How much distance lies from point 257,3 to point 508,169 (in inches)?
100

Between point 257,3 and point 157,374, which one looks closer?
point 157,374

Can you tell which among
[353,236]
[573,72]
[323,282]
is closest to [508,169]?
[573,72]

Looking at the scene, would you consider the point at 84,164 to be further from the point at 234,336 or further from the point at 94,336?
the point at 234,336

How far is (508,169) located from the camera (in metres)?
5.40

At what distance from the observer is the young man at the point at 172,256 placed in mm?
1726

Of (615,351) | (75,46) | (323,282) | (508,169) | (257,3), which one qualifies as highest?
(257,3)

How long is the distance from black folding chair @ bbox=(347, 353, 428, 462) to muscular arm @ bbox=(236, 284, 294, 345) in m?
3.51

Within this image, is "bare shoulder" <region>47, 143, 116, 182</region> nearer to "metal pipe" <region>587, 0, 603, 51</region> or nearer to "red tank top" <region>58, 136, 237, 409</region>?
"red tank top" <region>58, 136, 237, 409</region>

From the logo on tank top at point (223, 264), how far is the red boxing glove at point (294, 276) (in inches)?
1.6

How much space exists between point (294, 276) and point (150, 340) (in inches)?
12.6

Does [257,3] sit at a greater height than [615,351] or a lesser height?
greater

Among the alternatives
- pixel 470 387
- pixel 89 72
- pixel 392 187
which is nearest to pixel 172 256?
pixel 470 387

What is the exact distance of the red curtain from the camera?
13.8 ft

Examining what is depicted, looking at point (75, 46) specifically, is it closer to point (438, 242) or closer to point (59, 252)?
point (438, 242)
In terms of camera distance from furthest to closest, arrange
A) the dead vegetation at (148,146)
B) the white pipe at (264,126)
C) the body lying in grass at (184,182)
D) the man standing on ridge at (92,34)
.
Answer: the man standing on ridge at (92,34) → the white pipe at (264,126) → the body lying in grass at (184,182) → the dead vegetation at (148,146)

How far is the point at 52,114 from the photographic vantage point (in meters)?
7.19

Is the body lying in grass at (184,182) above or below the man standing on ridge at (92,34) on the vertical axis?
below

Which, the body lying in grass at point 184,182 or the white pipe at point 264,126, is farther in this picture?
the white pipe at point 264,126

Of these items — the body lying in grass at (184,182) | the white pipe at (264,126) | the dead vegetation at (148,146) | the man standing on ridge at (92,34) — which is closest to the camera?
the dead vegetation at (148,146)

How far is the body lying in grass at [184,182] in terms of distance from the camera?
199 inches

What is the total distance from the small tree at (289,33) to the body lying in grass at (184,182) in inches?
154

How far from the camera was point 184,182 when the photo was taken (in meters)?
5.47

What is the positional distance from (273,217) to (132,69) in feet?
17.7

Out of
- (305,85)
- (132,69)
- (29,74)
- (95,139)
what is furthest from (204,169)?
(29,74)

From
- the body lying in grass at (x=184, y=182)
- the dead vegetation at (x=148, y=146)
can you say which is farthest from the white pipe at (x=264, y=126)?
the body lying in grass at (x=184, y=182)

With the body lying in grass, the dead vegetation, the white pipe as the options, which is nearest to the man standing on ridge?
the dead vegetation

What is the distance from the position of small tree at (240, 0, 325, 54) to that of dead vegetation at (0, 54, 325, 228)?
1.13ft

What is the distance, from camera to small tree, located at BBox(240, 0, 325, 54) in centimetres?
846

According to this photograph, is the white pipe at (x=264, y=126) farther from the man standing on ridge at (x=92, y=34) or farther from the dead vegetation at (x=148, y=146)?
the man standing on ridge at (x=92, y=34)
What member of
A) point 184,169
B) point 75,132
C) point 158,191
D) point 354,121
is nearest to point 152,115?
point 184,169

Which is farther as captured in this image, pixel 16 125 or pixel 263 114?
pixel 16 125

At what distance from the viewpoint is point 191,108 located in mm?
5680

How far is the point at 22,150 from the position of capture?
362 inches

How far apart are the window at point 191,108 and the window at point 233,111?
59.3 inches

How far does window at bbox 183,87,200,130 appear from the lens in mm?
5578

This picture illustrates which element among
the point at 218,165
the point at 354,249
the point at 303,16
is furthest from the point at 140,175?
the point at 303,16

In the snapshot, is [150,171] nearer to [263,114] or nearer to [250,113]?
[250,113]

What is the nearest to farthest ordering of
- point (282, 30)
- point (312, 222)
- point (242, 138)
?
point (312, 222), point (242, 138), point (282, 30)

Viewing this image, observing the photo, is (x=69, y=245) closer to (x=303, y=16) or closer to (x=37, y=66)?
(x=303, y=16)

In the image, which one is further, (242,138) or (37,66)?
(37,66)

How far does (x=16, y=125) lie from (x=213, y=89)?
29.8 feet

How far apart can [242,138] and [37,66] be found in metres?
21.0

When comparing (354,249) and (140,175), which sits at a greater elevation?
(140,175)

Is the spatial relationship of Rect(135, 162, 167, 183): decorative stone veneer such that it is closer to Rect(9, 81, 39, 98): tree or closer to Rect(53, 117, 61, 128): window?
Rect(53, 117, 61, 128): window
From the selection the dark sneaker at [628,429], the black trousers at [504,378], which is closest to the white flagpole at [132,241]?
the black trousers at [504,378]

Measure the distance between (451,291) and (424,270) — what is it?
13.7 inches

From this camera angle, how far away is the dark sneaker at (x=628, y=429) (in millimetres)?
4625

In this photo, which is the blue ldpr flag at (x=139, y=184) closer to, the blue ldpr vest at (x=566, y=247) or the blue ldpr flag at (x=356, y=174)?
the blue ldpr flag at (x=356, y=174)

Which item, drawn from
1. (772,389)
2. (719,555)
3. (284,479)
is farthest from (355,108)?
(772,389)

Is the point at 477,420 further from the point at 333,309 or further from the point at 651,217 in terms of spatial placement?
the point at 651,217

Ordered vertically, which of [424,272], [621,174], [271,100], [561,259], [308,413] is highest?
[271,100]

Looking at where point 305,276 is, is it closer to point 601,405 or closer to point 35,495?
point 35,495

#####

All of the entries must be written out exactly as they stand.

SOLUTION TO THIS PROBLEM:
How much distance lies from point 257,3 to point 508,169 (in inches)?
100

Between point 257,3 and point 157,374, which one looks closer?
point 157,374

Can you tell which among
[353,236]
[573,72]
[323,282]
is closest to [508,169]?
[573,72]

Looking at the scene, would you consider the point at 84,164 to be further from the point at 234,336 or further from the point at 94,336?
the point at 234,336

How far is (508,169) located from the camera (in metres)?
5.40

At what distance from the observer is the young man at the point at 172,256 placed in mm?
1726

Of (615,351) | (75,46) | (323,282) | (508,169) | (257,3), which one qualifies as highest?
(257,3)

How long is the distance from black folding chair @ bbox=(347, 353, 428, 462) to muscular arm @ bbox=(236, 284, 294, 345) in m?
3.51

Within this image, is "bare shoulder" <region>47, 143, 116, 182</region> nearer to "metal pipe" <region>587, 0, 603, 51</region> or nearer to "red tank top" <region>58, 136, 237, 409</region>?
"red tank top" <region>58, 136, 237, 409</region>

From the logo on tank top at point (223, 264), how far is the red boxing glove at point (294, 276) (in inches)?
1.6

How much space exists between point (294, 276) and point (150, 340) (in inches)?
12.6

Does [257,3] sit at a greater height than [615,351] or a lesser height?
greater

Among the alternatives
- pixel 470 387
- pixel 89 72
- pixel 392 187
which is nearest to pixel 172 256?
pixel 470 387

What is the exact distance of the red curtain from the camera?
13.8 ft

Examining what is depicted, looking at point (75, 46) specifically, is it closer to point (438, 242) or closer to point (59, 252)?
point (438, 242)
In terms of camera distance from furthest to closest, arrange
A) the dead vegetation at (148,146)
B) the white pipe at (264,126)
C) the body lying in grass at (184,182)
D) the man standing on ridge at (92,34)
.
Answer: the man standing on ridge at (92,34) → the white pipe at (264,126) → the body lying in grass at (184,182) → the dead vegetation at (148,146)

How far is the point at 52,114 from the photographic vantage point (in meters)?
7.19

Is the body lying in grass at (184,182) above or below the man standing on ridge at (92,34) on the vertical axis?
below

Which, the body lying in grass at point 184,182 or the white pipe at point 264,126, is farther in this picture?
the white pipe at point 264,126

Of these items — the body lying in grass at (184,182) | the white pipe at (264,126) | the dead vegetation at (148,146) | the man standing on ridge at (92,34) — which is closest to the camera?
the dead vegetation at (148,146)

How far is the body lying in grass at [184,182] in terms of distance from the camera?
199 inches

What is the total distance from the small tree at (289,33) to the body lying in grass at (184,182) in inches?
154

How far from the camera was point 184,182 when the photo was taken (in meters)?
5.47

What is the positional distance from (273,217) to (132,69) in feet?
17.7

Out of
- (305,85)
- (132,69)
- (29,74)
- (95,139)
what is furthest from (204,169)?
(29,74)

From
- the body lying in grass at (x=184, y=182)
- the dead vegetation at (x=148, y=146)
can you say which is farthest from the white pipe at (x=264, y=126)?
the body lying in grass at (x=184, y=182)

With the body lying in grass, the dead vegetation, the white pipe as the options, which is nearest to the man standing on ridge?
the dead vegetation

What is the distance from the position of small tree at (240, 0, 325, 54) to that of dead vegetation at (0, 54, 325, 228)?
1.13ft

What is the distance, from camera to small tree, located at BBox(240, 0, 325, 54) in centimetres?
846

According to this photograph, is the white pipe at (x=264, y=126) farther from the man standing on ridge at (x=92, y=34) or farther from the dead vegetation at (x=148, y=146)?
the man standing on ridge at (x=92, y=34)
What member of
A) point 184,169
B) point 75,132
C) point 158,191
D) point 354,121
is nearest to point 152,115?
point 184,169

Which is farther as captured in this image, pixel 16 125 or pixel 263 114?
pixel 16 125

At what distance from the viewpoint is point 191,108 located in mm?
5680

How far is the point at 22,150 from the position of capture?
362 inches

How far apart are the window at point 191,108 and the window at point 233,111?
59.3 inches

How far does window at bbox 183,87,200,130 appear from the lens in mm?
5578

This picture illustrates which element among
the point at 218,165
the point at 354,249
the point at 303,16
is furthest from the point at 140,175?
the point at 303,16

In the snapshot, is [150,171] nearer to [263,114] or nearer to [250,113]?
[250,113]

What is the nearest to farthest ordering of
- point (282, 30)
- point (312, 222)
- point (242, 138)
?
point (312, 222), point (242, 138), point (282, 30)

Viewing this image, observing the photo, is (x=69, y=245) closer to (x=303, y=16) or closer to (x=37, y=66)?
(x=303, y=16)

In the image, which one is further, (242,138) or (37,66)?
(37,66)

How far does (x=16, y=125) lie from (x=213, y=89)?
29.8 feet

How far apart can [242,138] and [37,66] be found in metres?
21.0

When comparing (354,249) and (140,175), which sits at a greater elevation?
(140,175)

Is the spatial relationship of Rect(135, 162, 167, 183): decorative stone veneer such that it is closer to Rect(9, 81, 39, 98): tree or closer to Rect(53, 117, 61, 128): window?
Rect(53, 117, 61, 128): window
From the selection the dark sneaker at [628,429], the black trousers at [504,378], which is closest to the white flagpole at [132,241]?
the black trousers at [504,378]

Measure the distance between (451,291) and (424,270) — what is it?
13.7 inches

From this camera angle, how far away is the dark sneaker at (x=628, y=429) (in millimetres)?
4625

In this photo, which is the blue ldpr flag at (x=139, y=184) closer to, the blue ldpr vest at (x=566, y=247) or the blue ldpr flag at (x=356, y=174)?
the blue ldpr flag at (x=356, y=174)

Which item, drawn from
1. (772,389)
2. (719,555)
3. (284,479)
is farthest from (355,108)?
(772,389)

Is the point at 477,420 further from the point at 333,309 or further from the point at 651,217 in terms of spatial placement?
the point at 651,217

Ordered vertically, which of [424,272], [621,174], [271,100], [561,259], [308,413] is highest?
[271,100]

Looking at where point 305,276 is, is it closer to point 601,405 or closer to point 35,495?
point 35,495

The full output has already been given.